**Stated goal:** Copy out all the entries word for word.

-- BEGIN --

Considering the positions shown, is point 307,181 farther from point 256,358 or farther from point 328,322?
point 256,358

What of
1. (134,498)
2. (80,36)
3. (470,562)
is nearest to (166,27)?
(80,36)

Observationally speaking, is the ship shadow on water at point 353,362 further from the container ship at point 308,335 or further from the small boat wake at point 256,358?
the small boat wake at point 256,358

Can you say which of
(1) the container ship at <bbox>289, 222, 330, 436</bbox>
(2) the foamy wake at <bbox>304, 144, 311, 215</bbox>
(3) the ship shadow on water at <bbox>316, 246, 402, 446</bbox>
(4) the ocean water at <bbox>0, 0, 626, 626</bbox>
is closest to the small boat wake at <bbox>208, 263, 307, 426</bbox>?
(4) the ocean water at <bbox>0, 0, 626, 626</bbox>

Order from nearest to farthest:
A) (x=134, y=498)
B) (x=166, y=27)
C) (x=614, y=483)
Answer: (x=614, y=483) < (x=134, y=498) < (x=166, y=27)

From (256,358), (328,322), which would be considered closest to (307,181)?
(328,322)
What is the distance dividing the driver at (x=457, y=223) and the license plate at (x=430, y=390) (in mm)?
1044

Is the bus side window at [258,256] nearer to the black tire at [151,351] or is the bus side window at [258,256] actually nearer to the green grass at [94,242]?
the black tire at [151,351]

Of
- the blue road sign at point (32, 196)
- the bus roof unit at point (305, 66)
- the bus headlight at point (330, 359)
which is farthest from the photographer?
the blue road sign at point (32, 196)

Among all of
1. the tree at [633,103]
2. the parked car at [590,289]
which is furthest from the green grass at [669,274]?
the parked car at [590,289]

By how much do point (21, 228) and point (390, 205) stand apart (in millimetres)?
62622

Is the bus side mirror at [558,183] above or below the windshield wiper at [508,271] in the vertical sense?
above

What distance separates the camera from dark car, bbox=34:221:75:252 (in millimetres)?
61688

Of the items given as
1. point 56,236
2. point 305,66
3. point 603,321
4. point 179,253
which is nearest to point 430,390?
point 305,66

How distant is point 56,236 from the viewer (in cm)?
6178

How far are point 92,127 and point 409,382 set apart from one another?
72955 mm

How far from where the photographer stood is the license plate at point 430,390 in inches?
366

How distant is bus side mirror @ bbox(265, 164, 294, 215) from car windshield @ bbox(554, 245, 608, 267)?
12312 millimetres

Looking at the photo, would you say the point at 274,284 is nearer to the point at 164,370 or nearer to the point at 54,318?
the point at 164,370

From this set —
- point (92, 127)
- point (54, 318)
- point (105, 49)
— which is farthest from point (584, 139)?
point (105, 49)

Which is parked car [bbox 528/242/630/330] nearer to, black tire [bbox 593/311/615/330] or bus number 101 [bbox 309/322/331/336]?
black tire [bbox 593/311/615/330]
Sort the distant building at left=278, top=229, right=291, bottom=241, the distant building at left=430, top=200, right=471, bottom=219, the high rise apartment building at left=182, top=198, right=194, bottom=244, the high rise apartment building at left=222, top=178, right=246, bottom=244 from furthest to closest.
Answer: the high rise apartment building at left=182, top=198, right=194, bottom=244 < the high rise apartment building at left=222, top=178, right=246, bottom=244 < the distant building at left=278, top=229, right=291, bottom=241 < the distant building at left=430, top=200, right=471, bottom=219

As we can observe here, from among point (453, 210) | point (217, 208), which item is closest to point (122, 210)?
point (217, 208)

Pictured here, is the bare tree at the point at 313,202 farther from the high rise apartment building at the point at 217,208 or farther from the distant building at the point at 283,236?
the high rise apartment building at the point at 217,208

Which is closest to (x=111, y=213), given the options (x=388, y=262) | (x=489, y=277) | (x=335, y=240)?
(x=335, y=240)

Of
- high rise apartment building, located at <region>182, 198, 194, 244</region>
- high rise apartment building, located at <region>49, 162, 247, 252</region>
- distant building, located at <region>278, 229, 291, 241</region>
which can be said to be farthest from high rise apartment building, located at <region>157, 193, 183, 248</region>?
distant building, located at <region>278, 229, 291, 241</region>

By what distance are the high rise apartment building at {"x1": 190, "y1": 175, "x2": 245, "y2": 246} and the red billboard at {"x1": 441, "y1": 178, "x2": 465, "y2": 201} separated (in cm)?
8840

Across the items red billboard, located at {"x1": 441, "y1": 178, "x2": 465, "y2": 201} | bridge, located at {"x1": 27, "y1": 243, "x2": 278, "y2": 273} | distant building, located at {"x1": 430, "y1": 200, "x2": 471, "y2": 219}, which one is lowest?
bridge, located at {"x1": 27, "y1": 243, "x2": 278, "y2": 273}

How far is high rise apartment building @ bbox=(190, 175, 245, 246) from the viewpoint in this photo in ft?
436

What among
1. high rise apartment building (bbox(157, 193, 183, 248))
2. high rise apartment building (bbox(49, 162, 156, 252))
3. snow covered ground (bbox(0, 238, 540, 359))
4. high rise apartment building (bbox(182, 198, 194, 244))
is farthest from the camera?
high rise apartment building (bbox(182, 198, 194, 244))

-- END --

**Answer to this problem:**
Considering the positions shown, is point 307,181 farther from point 256,358 or farther from point 328,322?
point 256,358

What of
1. (134,498)
2. (80,36)
3. (470,562)
is nearest to (166,27)?
(80,36)

Observationally speaking, is the ship shadow on water at point 353,362 further from the container ship at point 308,335 or further from the small boat wake at point 256,358?
the small boat wake at point 256,358

Can you say which of
(1) the container ship at <bbox>289, 222, 330, 436</bbox>
(2) the foamy wake at <bbox>304, 144, 311, 215</bbox>
(3) the ship shadow on water at <bbox>316, 246, 402, 446</bbox>
(4) the ocean water at <bbox>0, 0, 626, 626</bbox>
is closest to the small boat wake at <bbox>208, 263, 307, 426</bbox>?
(4) the ocean water at <bbox>0, 0, 626, 626</bbox>

Order from nearest to farthest:
A) (x=134, y=498)
B) (x=166, y=27)
C) (x=614, y=483)
Answer: (x=614, y=483) < (x=134, y=498) < (x=166, y=27)

From (256,358), (328,322), which would be considered closest to (307,181)?
(328,322)
What is the distance dividing the driver at (x=457, y=223) and the license plate at (x=430, y=390) (in mm)?
1044

Is the bus side window at [258,256] nearer to the black tire at [151,351] or is the bus side window at [258,256] actually nearer to the green grass at [94,242]?
the black tire at [151,351]

Of
- the blue road sign at point (32, 196)
- the bus roof unit at point (305, 66)
- the bus headlight at point (330, 359)
which is farthest from the photographer?
the blue road sign at point (32, 196)

Among all of
1. the tree at [633,103]
2. the parked car at [590,289]
which is furthest from the green grass at [669,274]?
the parked car at [590,289]

By how much do point (21, 228) and point (390, 205) stand apart (in millimetres)?
62622

Is the bus side mirror at [558,183] above or below the windshield wiper at [508,271] in the vertical sense?
above

What distance separates the camera from dark car, bbox=34:221:75:252 (in millimetres)?
61688

Of the items given as
1. point 56,236
2. point 305,66
3. point 603,321
4. point 179,253
which is nearest to point 430,390?
point 305,66

How distant is point 56,236 from the viewer (in cm)?
6178

How far are point 92,127 and point 409,382 set apart from one another?
72955 mm

How far from where the photographer stood is the license plate at point 430,390 in inches?
366

How distant is bus side mirror @ bbox(265, 164, 294, 215) from car windshield @ bbox(554, 245, 608, 267)?
12312 millimetres

Looking at the photo, would you say the point at 274,284 is nearer to the point at 164,370 or nearer to the point at 54,318?
the point at 164,370

From this set —
- point (92, 127)
- point (54, 318)
- point (105, 49)
— which is farthest from point (584, 139)?
point (105, 49)

Which is parked car [bbox 528/242/630/330] nearer to, black tire [bbox 593/311/615/330] or bus number 101 [bbox 309/322/331/336]?
black tire [bbox 593/311/615/330]
Sort the distant building at left=278, top=229, right=291, bottom=241, the distant building at left=430, top=200, right=471, bottom=219, the high rise apartment building at left=182, top=198, right=194, bottom=244, the high rise apartment building at left=222, top=178, right=246, bottom=244 from furthest to closest.
Answer: the high rise apartment building at left=182, top=198, right=194, bottom=244 < the high rise apartment building at left=222, top=178, right=246, bottom=244 < the distant building at left=278, top=229, right=291, bottom=241 < the distant building at left=430, top=200, right=471, bottom=219

As we can observe here, from among point (453, 210) | point (217, 208), which item is closest to point (122, 210)?
point (217, 208)

Pictured here, is the bare tree at the point at 313,202 farther from the high rise apartment building at the point at 217,208 or farther from the distant building at the point at 283,236?
the high rise apartment building at the point at 217,208

Which is closest to (x=111, y=213), given the options (x=388, y=262) | (x=489, y=277) | (x=335, y=240)?
(x=335, y=240)

Of
- high rise apartment building, located at <region>182, 198, 194, 244</region>
- high rise apartment building, located at <region>49, 162, 247, 252</region>
- distant building, located at <region>278, 229, 291, 241</region>
which can be said to be farthest from high rise apartment building, located at <region>157, 193, 183, 248</region>?
distant building, located at <region>278, 229, 291, 241</region>

By what distance are the high rise apartment building at {"x1": 190, "y1": 175, "x2": 245, "y2": 246} and the red billboard at {"x1": 441, "y1": 178, "x2": 465, "y2": 201} separated (in cm)?
8840

Across the items red billboard, located at {"x1": 441, "y1": 178, "x2": 465, "y2": 201} | bridge, located at {"x1": 27, "y1": 243, "x2": 278, "y2": 273} | distant building, located at {"x1": 430, "y1": 200, "x2": 471, "y2": 219}, which one is lowest?
bridge, located at {"x1": 27, "y1": 243, "x2": 278, "y2": 273}

How far is high rise apartment building @ bbox=(190, 175, 245, 246) from the viewpoint in this photo in ft?
436

What among
1. high rise apartment building (bbox(157, 193, 183, 248))
2. high rise apartment building (bbox(49, 162, 156, 252))
3. snow covered ground (bbox(0, 238, 540, 359))
4. high rise apartment building (bbox(182, 198, 194, 244))
is farthest from the camera?
high rise apartment building (bbox(182, 198, 194, 244))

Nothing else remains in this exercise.